# Down in Somersety



## Groper (May 17, 2007)

Subject: Down in Somerset 








A football fan is drinking in a Somerset bar, when
he gets a call on his mobile phone. He hangs up, grinning
from ear to ear, and orders a round of drinks for
everybody in the bar, announcing his wife has just given
birth to a typical Somerset baby boy weighing 25 pounds. 

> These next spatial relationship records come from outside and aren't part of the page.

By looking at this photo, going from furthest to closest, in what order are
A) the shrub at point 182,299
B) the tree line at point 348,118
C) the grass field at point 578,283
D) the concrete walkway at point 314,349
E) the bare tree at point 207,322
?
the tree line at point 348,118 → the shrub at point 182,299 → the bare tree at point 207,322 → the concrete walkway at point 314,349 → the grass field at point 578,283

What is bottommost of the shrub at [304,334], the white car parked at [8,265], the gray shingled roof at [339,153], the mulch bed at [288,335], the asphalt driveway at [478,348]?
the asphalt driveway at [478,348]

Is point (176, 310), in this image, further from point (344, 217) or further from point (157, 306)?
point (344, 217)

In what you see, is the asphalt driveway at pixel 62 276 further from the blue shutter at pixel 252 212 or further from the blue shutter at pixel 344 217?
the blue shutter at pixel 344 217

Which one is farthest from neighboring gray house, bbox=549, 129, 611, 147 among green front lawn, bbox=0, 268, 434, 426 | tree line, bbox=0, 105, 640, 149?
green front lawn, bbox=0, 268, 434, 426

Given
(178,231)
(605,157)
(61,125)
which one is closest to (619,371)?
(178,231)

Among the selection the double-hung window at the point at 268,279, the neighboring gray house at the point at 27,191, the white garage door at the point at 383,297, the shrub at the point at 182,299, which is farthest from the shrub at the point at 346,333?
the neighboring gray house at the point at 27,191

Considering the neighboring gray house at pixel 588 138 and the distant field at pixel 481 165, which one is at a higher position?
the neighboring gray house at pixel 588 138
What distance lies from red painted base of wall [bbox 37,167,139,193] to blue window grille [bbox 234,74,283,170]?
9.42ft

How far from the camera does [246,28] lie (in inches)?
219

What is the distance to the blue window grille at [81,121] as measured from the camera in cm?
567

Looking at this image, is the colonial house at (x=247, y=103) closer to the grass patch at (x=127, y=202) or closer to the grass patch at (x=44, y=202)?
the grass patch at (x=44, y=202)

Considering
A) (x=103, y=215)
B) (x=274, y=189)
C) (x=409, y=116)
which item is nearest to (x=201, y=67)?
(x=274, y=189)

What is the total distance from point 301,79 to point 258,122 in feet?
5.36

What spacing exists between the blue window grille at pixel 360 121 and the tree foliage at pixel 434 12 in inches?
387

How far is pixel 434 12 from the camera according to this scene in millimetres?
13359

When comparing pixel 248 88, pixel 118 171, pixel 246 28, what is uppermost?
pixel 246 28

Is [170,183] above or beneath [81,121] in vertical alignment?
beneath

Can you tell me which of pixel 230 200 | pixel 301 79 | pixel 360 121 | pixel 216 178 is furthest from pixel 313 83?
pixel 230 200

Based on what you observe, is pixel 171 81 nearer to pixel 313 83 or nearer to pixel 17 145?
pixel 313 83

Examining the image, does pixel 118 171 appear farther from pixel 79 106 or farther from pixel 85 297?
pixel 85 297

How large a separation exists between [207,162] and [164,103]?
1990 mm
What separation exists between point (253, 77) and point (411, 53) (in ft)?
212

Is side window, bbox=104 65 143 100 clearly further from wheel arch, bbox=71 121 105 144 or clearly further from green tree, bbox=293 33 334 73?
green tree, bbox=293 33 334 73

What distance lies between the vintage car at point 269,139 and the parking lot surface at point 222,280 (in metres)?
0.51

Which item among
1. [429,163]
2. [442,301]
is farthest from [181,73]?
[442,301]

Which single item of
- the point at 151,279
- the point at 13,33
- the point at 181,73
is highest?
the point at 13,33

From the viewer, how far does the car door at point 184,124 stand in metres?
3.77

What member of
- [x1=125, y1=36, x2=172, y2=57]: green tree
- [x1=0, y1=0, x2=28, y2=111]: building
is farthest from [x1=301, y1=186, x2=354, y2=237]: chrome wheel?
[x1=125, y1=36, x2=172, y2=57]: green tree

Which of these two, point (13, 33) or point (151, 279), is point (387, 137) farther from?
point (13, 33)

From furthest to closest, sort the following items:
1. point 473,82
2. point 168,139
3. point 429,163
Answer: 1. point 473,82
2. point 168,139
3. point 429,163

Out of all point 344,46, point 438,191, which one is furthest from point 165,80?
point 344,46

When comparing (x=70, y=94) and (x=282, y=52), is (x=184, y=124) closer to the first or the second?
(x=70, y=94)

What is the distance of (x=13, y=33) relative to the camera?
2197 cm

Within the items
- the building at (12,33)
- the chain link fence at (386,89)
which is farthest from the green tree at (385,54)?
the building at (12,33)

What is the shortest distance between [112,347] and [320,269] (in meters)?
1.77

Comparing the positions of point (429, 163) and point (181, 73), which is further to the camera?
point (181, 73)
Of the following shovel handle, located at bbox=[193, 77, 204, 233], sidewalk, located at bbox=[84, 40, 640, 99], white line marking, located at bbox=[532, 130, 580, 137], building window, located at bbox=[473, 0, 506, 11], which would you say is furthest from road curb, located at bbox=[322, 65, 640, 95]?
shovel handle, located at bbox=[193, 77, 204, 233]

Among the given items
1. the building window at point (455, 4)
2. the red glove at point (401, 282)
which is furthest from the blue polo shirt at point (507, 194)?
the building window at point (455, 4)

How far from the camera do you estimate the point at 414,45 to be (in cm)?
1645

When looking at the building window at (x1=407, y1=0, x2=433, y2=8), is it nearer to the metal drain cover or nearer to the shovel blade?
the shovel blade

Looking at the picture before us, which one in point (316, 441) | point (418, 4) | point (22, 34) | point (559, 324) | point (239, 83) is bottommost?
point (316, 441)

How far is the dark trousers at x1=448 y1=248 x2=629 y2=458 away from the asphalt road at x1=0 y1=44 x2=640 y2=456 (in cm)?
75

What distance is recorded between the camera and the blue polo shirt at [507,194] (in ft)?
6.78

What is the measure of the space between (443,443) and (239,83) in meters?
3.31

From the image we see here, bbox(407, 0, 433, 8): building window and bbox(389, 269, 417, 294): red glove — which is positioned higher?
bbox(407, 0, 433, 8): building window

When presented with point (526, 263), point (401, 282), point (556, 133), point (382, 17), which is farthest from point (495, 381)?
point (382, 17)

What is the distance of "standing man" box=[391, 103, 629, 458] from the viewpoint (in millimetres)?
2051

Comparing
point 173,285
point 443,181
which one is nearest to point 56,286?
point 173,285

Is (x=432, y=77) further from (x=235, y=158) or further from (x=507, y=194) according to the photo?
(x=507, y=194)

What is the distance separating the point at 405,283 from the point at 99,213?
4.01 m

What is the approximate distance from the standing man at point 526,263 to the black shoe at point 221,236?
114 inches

Nobody can believe that any new baby can weigh in at 25
pounds, but the football fan just shrugs and replies, 'That's
about average in Somerset... like I said, my boy's a
typical Somerset baby boy. Gonna be a football player.' 
Congratulations showered him from all around, amid
many exclamations of 'WOW!' One woman actually
fainted due to sympathy pains. 

Two weeks later, he returns to the bar. The bartender
says, 'Say, aren't you the father of that typical Somerset
baby that weighed 25 pounds at birth?
Everybody's been making bets about how big he'd be in
two weeks. So, how much does he weigh now?'


The proud father answers, 'Twenty pounds.'
The bartender is puzzled, concerned and a little
suspicious. 'What happened? He already weighed 25
pounds the day he was born!' 

The Somersetman takes a slow swig of his Pint of Scrumpy,
wipes his lips on his shirt sleeve, leans into the bartender
and proudly says,





'Had him circumcised...'


----------